The majority of todays embedding models are based on deep learning models trained to perform some kind of language modeling task \cite{peters_semi-supervised_2017,peters_deep_2018,pinter_mimicking_2017}. 
The most popular embedding model is the Word2Vec model introduced by Mikolov et. al \cite{mikolov_distributed_2013,mikolov_efficient_2013}. 
They propose two shallow neural network models, continuous bag-of-words (CBOW) and SkipGram, that are trained to reconstruct the context given a center word and vice versa.
In contrast, Pennington et al. \cite{pennington_glove_2014} use the ratio between co-occurrence probabilities of two words with another one to learn a vector representation.
In \cite{peters_deep_2018} multi-layer, bi-directional LSTM models are utilized to learn word embeddings that also capture different contexts of it. 

Several recent models focus on the integration of subword and morphological information to provide suitable representations even for unseen, out-of-vocabulary words. 
For example, Pinter et al. \cite{pinter_mimicking_2017} try to reconstruct a pre-trained word embedding by learning a bi-directional LSTM model on character level. 
Similarily, Bojanowski et al. \cite{bojanowski_enriching_2017} adapt the SkipGram by taking character n-grams into account. 
Their fastText model assigns a vector representation to each character n-gram and represents words by summing over all of these representations of a word.

In addition to embeddings that capture word similarities in one language, multi-/cross-lingual approaches have also been investigated.
Proposed methods either learn a linear mapping between monolingual representations \cite{faruqui_improving_2014,xing_normalized_2015} or utilize word- \cite{guo_cross-lingual_2015,vyas_sparse_2016}, sentence- \cite{pham_learning_2015} or document-aligned \cite{sogaard_inverted_2015} corpora to build a shared embedding space.
    
\subsection{ICD-10 Classification}
The ICD-10 coding task has already been carried out in the 2016 \cite{neveol_clinical_2016} and 2017 \cite{neveol_clef_2017} edition of the eHealth lab. 
Participating teams used a plethora of different approaches to tackle the classification problem. 
The methods can essentially be divided into two categories: knowledge-based \cite{cabot_sibm_2016,jonnagaddala_automatic_2017,van_mulligen_erasmus_2016} and machine learning (ML) approaches \cite{dermouche_ecstra-inserm_2016,ebersbach_fusion_2017,ho-dac_litl_2016,miftakhutdinov_kfu_2017}.
The former relies on lexical sources, medical terminologies and other ontologies to match (parts of) the certificate text with entries from the knowledge-bases according to a rule framework. 
For example, Di Nunzio et al. \cite{di_nunzio_lexicon_2017} calculate a score for each ICD-10 dictionary entry by summing the binary or tf-idf weights of each term of a certificate line segment and assign the ICD-10 code with the highest score.

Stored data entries
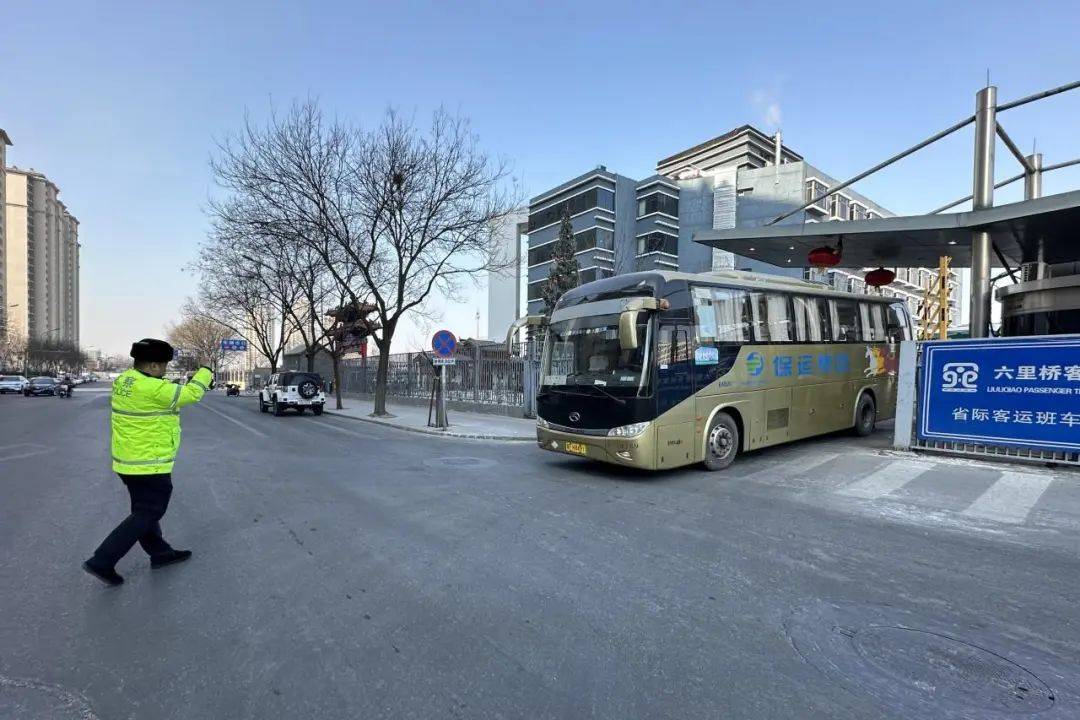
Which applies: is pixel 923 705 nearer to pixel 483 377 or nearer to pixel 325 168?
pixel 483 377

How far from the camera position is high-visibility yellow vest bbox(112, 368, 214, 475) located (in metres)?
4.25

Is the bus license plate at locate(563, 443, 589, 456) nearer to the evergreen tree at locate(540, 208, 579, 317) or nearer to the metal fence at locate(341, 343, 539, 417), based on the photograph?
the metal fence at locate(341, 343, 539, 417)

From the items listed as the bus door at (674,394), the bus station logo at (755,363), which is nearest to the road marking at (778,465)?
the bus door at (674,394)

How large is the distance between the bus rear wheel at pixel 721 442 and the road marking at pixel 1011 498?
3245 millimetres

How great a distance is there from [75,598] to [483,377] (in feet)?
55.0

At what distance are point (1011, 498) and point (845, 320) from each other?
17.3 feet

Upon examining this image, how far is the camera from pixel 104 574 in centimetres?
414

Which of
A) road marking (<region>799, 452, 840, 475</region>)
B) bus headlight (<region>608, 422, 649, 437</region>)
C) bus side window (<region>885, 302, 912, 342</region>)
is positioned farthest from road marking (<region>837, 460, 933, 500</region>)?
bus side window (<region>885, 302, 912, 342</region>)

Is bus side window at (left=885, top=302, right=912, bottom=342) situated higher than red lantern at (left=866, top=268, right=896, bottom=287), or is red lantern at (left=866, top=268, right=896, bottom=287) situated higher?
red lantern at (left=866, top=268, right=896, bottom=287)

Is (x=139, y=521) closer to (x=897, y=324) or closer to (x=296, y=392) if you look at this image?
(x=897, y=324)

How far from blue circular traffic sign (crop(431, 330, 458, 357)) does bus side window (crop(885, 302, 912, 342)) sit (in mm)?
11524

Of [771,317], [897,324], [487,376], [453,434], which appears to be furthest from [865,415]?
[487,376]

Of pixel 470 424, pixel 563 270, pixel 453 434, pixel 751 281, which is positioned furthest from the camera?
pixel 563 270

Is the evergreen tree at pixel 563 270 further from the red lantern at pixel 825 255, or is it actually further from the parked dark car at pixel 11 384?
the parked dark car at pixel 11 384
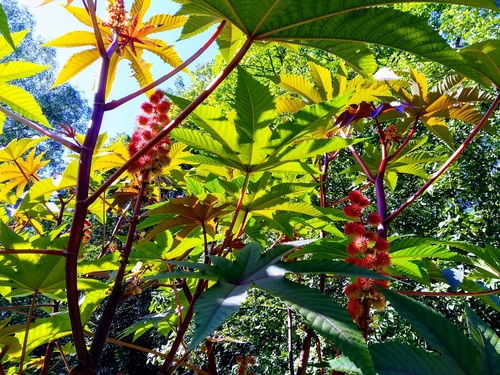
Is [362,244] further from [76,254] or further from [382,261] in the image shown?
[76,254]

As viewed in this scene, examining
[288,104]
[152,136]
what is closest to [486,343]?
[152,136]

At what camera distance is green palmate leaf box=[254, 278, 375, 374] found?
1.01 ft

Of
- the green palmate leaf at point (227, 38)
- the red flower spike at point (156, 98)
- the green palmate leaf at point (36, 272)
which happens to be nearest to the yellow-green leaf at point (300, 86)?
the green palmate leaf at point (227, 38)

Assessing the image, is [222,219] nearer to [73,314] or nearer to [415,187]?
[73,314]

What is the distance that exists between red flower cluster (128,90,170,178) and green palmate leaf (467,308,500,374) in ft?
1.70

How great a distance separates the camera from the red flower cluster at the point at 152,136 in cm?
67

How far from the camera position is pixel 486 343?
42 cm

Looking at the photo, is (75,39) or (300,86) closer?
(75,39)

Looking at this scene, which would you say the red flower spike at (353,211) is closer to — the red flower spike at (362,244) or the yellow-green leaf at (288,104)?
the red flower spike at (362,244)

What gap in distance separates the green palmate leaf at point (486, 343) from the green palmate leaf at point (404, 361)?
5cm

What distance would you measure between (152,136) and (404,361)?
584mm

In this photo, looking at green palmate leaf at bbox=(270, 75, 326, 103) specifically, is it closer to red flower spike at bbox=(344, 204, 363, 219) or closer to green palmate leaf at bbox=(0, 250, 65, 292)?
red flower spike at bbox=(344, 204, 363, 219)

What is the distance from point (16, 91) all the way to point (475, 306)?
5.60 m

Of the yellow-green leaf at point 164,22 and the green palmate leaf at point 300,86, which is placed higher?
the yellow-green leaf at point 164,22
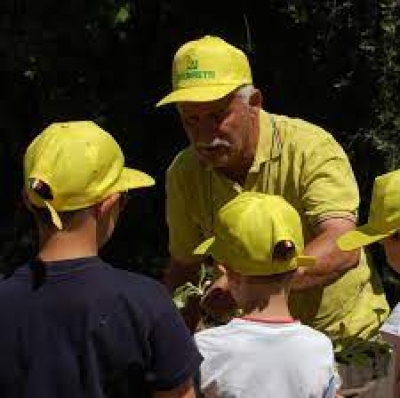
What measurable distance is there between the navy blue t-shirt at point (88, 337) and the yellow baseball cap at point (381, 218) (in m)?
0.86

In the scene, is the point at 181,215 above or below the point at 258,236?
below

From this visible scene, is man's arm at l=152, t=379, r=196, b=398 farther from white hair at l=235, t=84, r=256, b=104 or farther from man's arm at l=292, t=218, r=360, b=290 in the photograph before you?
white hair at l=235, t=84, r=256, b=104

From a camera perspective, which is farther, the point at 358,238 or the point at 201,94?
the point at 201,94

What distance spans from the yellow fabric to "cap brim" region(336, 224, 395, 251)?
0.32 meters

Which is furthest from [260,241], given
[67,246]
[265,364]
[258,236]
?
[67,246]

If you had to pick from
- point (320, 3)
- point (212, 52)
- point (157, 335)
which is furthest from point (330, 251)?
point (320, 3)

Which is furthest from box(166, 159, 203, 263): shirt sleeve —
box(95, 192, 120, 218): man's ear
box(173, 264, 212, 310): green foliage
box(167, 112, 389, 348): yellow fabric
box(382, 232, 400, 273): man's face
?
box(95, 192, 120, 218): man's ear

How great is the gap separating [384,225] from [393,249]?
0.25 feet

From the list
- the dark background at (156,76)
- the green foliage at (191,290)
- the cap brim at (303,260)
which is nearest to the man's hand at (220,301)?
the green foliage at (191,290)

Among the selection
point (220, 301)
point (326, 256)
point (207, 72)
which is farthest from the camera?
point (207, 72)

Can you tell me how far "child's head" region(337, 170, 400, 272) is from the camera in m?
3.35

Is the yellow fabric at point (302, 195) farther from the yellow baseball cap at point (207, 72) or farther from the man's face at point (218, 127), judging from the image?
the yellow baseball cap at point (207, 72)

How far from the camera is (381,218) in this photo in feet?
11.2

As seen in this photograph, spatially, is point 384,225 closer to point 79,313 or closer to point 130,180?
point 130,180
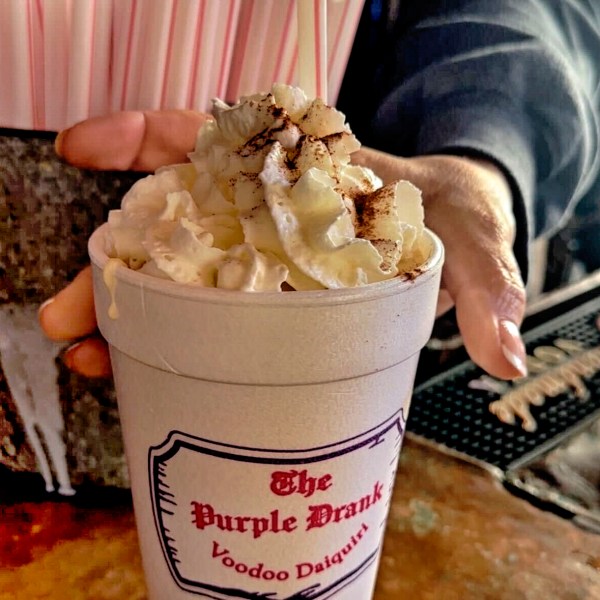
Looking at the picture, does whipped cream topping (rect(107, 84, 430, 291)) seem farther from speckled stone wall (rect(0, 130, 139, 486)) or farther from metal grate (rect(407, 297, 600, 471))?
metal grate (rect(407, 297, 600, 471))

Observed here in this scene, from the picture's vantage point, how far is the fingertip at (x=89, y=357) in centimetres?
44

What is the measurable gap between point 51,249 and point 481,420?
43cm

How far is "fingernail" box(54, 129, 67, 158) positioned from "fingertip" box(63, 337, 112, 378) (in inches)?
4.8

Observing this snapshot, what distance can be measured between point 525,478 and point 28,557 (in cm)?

(Task requirements):
**1.** In the related-work excerpt, condense the paragraph beginning "Several recent models focus" into a short bulleted list that keeps its main facts.
**2.** Answer these from the related-work excerpt:
(a) Which two shallow neural network models does the Word2Vec work propose?
(b) In which editions of the eHealth lab was the ICD-10 coding task carried out?
(c) Into which two categories can the participating teams' methods be divided?
**3.** Reproduce the related-work excerpt word for word, everything from "Several recent models" down to "on character level.".

(Answers below):
**1.**
- Recent models add subword and morphological information so that they can represent unseen, out-of-vocabulary words.
- Pinter et al. train a character-level bi-directional LSTM to reconstruct a pre-trained word embedding.
- Bojanowski et al. adapt SkipGram to use character n-grams.
- Their fastText model gives each character n-gram a vector and represents a word as the sum of its n-gram vectors.

**2.**
(a) Continuous bag-of-words (CBOW) and SkipGram.
(b) The 2016 and 2017 editions.
(c) Knowledge-based approaches and machine learning (ML) approaches.

**3.**
Several recent models focus on the integration of subword and morphological information to provide suitable representations even for unseen, out-of-vocabulary words. 
For example, Pinter et al. \cite{pinter_mimicking_2017} try to reconstruct a pre-trained word embedding by learning a bi-directional LSTM model on character level.